Le foot est un sport qui traverse toutes les catégories sociales. Mais lors de cette compétition organisée dans l’émirat, les tarifs des billets pour assister aux matchs, des déplacements et des logements ont écarté une partie des supporters au profit de spectateurs plus aisés.

Robert ne veut pas consulter son compte en banque sur son téléphone. Ce n’est pas le moment. Avec ses vieux amis, bob vert, jaune et rouge sur le crâne et maillot de Gareth Bale sur le dos, il veut profiter de chaque minute de présence du pays de Galles à la Coupe du monde. « La première depuis soixante-quatre ans, insiste ce coquet Gallois aux cheveux gris. C’est une occasion unique. Probablement la seule fois que je pourrai les voir de mon vivant ».

LIGNES FOURNIES:
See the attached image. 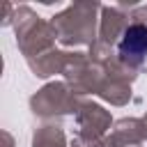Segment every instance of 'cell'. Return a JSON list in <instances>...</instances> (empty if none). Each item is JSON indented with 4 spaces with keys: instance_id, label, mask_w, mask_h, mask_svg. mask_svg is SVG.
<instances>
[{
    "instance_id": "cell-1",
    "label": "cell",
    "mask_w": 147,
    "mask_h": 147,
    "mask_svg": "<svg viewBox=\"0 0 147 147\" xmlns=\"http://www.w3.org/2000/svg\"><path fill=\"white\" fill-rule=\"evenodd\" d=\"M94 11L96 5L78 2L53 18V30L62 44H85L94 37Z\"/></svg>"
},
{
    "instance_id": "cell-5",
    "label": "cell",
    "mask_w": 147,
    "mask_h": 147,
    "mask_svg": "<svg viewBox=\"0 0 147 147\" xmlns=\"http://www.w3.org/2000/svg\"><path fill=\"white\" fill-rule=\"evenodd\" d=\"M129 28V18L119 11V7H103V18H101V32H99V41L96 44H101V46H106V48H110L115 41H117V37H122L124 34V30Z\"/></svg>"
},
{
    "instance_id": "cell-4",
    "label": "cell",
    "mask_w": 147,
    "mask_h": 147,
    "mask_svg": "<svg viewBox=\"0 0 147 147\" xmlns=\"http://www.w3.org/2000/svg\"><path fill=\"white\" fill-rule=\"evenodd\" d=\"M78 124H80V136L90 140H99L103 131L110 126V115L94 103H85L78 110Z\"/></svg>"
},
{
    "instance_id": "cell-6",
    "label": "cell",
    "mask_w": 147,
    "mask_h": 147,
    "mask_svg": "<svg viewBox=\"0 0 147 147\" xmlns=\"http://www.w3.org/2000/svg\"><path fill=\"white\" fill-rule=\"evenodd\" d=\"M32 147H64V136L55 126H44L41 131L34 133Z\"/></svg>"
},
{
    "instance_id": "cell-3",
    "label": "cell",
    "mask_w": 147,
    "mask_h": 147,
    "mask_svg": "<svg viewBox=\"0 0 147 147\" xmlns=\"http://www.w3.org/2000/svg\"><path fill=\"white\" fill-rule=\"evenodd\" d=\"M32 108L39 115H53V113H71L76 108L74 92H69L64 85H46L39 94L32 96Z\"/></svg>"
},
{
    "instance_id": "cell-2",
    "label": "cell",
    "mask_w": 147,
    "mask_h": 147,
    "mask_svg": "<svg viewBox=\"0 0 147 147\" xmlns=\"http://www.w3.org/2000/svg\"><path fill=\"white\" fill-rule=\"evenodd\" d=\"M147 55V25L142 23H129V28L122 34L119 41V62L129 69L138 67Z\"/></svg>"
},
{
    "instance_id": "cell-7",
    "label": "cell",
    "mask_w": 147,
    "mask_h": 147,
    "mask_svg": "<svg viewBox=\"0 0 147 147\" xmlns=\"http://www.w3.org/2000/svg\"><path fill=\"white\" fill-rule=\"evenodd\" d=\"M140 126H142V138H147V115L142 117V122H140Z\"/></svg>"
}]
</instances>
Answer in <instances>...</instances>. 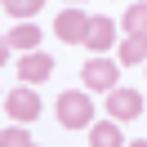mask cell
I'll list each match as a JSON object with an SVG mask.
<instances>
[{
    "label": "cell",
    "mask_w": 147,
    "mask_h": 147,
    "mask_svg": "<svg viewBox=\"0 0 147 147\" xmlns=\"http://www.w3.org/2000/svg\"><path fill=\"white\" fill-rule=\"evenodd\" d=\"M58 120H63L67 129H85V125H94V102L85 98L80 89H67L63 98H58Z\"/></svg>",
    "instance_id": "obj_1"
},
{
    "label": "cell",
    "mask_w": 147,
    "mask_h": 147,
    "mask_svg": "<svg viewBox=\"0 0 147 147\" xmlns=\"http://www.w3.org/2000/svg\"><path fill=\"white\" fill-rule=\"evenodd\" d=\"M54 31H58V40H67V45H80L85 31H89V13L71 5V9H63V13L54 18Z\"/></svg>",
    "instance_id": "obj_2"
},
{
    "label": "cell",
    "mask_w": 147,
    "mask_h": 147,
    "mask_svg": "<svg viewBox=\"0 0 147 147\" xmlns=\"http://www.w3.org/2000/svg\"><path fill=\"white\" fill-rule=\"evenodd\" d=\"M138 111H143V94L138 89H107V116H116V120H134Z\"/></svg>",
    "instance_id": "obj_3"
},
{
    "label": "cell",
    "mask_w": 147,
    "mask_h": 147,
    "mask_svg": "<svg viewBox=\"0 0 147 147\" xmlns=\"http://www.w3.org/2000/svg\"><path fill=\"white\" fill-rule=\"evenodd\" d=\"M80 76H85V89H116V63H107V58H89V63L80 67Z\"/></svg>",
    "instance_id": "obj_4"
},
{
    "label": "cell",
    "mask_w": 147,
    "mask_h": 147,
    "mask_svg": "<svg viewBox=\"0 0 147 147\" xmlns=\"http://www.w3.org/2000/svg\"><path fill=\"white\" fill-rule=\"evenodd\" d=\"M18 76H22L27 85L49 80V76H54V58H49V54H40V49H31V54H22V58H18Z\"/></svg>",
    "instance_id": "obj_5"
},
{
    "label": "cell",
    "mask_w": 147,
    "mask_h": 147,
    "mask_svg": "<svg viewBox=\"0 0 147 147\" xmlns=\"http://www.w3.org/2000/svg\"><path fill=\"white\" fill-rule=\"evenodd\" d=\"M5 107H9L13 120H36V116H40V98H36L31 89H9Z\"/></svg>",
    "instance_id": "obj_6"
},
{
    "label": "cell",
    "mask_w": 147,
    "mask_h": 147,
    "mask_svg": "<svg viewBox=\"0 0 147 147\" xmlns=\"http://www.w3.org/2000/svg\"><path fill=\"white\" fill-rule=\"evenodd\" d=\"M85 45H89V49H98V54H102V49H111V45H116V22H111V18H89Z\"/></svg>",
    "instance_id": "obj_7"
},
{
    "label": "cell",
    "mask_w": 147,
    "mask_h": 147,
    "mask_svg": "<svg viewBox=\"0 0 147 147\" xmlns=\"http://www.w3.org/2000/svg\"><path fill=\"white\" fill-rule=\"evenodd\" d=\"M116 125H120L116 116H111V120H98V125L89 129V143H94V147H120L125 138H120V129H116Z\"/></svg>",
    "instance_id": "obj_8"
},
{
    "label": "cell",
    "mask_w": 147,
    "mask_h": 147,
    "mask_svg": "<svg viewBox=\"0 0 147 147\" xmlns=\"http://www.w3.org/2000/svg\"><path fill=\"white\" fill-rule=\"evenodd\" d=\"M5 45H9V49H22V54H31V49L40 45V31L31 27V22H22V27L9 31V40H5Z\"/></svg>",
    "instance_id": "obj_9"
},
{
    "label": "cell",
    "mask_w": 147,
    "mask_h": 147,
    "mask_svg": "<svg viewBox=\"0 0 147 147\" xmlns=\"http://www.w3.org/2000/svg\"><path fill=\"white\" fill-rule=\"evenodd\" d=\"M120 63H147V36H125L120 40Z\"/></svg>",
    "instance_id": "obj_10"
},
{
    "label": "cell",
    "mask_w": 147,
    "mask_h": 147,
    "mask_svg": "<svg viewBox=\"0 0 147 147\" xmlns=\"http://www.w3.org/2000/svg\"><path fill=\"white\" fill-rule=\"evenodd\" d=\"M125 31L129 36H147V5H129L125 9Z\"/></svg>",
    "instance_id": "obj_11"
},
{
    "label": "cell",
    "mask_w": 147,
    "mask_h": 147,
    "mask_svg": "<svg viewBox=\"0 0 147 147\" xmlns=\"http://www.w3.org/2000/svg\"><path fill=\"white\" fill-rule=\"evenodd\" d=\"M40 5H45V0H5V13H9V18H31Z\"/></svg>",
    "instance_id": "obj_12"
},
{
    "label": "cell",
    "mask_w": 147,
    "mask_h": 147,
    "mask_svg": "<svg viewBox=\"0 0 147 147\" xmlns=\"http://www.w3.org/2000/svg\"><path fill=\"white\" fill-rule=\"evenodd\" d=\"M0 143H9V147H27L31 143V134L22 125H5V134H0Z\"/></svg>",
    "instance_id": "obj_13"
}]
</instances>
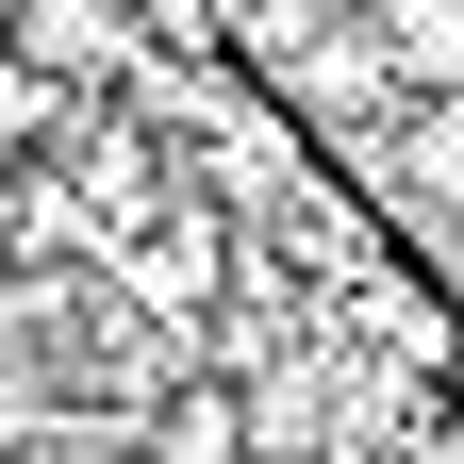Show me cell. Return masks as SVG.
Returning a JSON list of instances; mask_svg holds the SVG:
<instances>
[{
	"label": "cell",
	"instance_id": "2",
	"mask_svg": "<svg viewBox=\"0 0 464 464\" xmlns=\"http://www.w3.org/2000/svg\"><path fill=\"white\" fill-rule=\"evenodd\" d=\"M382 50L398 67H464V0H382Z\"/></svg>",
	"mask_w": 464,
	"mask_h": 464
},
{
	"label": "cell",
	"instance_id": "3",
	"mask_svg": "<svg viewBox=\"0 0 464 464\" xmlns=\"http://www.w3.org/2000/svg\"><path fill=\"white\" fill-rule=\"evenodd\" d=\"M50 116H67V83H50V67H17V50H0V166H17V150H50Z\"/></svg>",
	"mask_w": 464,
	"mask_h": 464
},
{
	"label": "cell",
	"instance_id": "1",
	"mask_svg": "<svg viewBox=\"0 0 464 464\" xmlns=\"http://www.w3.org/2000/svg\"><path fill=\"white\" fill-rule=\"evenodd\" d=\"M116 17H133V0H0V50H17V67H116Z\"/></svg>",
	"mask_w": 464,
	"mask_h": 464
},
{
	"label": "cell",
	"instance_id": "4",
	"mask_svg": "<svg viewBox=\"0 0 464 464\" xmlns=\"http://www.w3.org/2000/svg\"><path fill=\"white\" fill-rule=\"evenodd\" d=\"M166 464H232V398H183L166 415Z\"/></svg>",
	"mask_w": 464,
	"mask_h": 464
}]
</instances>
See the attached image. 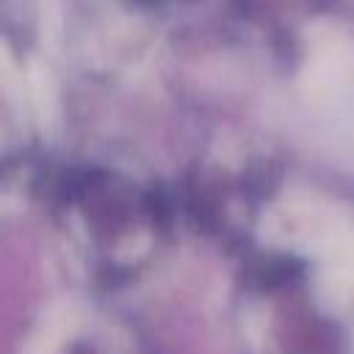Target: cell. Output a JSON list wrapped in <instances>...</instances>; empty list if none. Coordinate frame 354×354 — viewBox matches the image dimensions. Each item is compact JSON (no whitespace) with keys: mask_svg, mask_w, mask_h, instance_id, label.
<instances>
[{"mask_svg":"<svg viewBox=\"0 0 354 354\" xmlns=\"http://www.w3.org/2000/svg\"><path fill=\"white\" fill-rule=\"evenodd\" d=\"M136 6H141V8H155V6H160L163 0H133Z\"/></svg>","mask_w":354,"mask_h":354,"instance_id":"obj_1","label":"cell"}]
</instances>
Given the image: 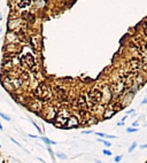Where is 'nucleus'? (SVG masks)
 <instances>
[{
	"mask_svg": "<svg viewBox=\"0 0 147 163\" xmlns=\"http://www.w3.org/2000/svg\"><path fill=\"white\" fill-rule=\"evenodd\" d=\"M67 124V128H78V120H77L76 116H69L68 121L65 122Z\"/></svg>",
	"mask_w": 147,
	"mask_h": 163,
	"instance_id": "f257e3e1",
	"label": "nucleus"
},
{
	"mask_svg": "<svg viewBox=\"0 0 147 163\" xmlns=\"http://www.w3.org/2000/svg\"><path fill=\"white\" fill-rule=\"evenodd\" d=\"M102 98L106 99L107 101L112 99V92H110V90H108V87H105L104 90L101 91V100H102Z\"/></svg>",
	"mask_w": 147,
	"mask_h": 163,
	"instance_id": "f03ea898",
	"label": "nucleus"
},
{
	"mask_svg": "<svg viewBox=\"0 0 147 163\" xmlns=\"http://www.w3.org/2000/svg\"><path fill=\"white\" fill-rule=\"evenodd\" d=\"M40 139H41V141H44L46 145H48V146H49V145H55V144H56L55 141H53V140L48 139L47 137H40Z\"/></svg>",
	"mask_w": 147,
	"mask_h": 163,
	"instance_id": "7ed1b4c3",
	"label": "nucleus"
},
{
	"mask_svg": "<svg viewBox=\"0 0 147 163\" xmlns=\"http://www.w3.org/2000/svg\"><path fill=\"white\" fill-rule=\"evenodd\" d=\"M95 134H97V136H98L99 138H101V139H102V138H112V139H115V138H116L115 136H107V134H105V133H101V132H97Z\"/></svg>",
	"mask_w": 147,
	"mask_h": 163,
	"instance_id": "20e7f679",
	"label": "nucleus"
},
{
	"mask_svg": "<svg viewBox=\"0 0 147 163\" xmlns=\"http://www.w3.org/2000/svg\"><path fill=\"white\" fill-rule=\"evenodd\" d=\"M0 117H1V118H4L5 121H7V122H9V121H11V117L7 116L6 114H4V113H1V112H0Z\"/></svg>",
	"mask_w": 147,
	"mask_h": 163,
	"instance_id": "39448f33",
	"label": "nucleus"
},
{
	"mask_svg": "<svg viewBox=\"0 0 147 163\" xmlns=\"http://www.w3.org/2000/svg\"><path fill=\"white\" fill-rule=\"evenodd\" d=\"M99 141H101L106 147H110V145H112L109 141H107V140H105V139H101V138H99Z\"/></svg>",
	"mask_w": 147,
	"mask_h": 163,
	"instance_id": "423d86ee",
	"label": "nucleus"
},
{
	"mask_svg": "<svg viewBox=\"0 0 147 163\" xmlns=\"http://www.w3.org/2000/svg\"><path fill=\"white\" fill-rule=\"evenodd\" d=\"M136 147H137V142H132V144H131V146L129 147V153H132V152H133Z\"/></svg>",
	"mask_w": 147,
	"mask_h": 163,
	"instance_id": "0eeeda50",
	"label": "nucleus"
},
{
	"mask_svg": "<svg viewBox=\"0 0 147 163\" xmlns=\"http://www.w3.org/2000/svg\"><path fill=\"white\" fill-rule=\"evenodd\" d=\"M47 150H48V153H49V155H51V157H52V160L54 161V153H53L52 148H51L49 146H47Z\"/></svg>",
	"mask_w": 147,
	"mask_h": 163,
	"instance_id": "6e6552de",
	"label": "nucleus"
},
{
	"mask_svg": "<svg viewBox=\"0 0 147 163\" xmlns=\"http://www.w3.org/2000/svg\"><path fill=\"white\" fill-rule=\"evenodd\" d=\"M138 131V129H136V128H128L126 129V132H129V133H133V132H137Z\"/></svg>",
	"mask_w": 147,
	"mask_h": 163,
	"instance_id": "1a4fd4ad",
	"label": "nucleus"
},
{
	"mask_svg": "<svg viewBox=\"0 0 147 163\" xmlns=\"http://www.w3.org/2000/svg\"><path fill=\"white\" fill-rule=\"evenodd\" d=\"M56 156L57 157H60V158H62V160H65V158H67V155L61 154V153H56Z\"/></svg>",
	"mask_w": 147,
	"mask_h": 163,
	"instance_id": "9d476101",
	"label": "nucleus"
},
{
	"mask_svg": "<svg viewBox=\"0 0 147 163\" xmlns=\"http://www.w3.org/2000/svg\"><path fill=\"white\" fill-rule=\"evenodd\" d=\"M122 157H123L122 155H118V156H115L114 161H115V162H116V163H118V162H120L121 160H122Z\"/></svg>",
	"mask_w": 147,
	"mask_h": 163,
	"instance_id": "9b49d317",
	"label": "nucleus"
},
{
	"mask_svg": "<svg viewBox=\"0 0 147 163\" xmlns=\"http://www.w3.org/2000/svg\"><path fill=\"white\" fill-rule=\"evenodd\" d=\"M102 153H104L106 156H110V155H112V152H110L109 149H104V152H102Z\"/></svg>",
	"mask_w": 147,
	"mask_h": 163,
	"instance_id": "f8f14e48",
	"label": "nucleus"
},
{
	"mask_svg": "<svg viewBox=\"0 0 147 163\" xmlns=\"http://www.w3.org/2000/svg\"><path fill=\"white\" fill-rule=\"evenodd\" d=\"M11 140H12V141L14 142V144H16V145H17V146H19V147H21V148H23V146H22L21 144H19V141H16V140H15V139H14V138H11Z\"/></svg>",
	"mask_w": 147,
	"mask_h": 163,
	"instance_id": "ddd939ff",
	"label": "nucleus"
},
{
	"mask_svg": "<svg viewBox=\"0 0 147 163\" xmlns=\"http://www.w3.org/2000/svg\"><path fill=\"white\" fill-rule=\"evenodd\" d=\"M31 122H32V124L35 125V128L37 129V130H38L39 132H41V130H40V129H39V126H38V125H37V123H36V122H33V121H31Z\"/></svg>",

VOTRE TÂCHE: Selon le texte sur la Coupe du monde, depuis combien d'années le pays de Galles n'avait-il pas participé à cette compétition ? Les lignes ne servent pas pour ce travail.

RÉPONSE RÉDIGÉE: Depuis soixante-quatre ans.